EXTRACT START
Blech, as my kids once would say. Blandness was snapped from the jaws of excitement-and just in time! Guess only my FedEx man knew how to deliver the goods in the excitement arena—just ask Martin.

Oh well, like a tired army we drag on towards our Appomattox that is the end of the season. I mean, really, are you excited over twice of one or half of the other?

Think about it.

That’s the (Celtic) view from here.

Michael

PS-If you get a chance to see a band from Dallas named “Needfire”, do so. Now, they give their crowd a show!

THE “35” RULE AND LITTLE TEAMS

In Monday’s NASCAR.com headlines, it was announced that Bill Davis (of Bill Davis Racing–#22 Dave Blaney and #36 Jeremy Mayfield) is interested in selling part or all of his race team. Seems that even with the success of Blaney in his Toyota, Davis is having a difficult time competing against the likes of Hendrick, Childress, Roush/Fenway, DEI, and Gillette/Evernham. As they say, “money talks, nobody walks” but it looks inevitable that Davis will walk.
Now reintroduce the “35” rule — top 35 drivers in points are guaranteed a spot in that week’s race, leaving the small guys somewhat hanging out to dry. It is becoming increasing clear that the small one- and two-car teams will be history unless something changes. NASCAR mandated a limit of four teams for an individual owner because of Roush’s success with his five-car set-up a couple of years ago.
EXTRACT END
MATERIAL PROVIDED START
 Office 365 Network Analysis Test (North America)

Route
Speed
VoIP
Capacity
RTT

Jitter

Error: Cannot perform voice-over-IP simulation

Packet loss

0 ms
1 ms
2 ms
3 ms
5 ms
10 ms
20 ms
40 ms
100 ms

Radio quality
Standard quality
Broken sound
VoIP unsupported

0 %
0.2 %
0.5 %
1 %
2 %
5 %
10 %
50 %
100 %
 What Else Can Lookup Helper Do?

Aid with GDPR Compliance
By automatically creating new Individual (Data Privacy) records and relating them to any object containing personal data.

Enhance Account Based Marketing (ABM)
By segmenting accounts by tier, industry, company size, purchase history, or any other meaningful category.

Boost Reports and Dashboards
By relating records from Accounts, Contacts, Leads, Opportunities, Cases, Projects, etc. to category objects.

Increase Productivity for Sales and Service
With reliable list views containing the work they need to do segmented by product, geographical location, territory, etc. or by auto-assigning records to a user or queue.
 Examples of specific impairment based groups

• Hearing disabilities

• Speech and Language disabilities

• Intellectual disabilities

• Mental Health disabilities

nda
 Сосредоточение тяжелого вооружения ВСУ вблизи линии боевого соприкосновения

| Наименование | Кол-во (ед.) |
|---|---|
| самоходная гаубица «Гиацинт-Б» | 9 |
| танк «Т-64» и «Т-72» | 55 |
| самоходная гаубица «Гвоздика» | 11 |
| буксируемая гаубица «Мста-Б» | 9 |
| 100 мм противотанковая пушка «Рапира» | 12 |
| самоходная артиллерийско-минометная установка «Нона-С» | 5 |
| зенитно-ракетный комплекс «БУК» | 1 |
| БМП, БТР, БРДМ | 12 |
MATERIAL PROVIDED END
Answer these questions using the NASCAR column:
(a) What is the name of the Dallas band the writer recommends seeing?
(b) Which two drivers, with which car numbers, are named as racing for Bill Davis Racing?
(c) What limit on the number of teams per individual owner did NASCAR mandate?
The data come from a separate source and are unrelated to the column.

(a) Needfire.
(b) Dave Blaney in the #22 and Jeremy Mayfield in the #36.
(c) Four teams.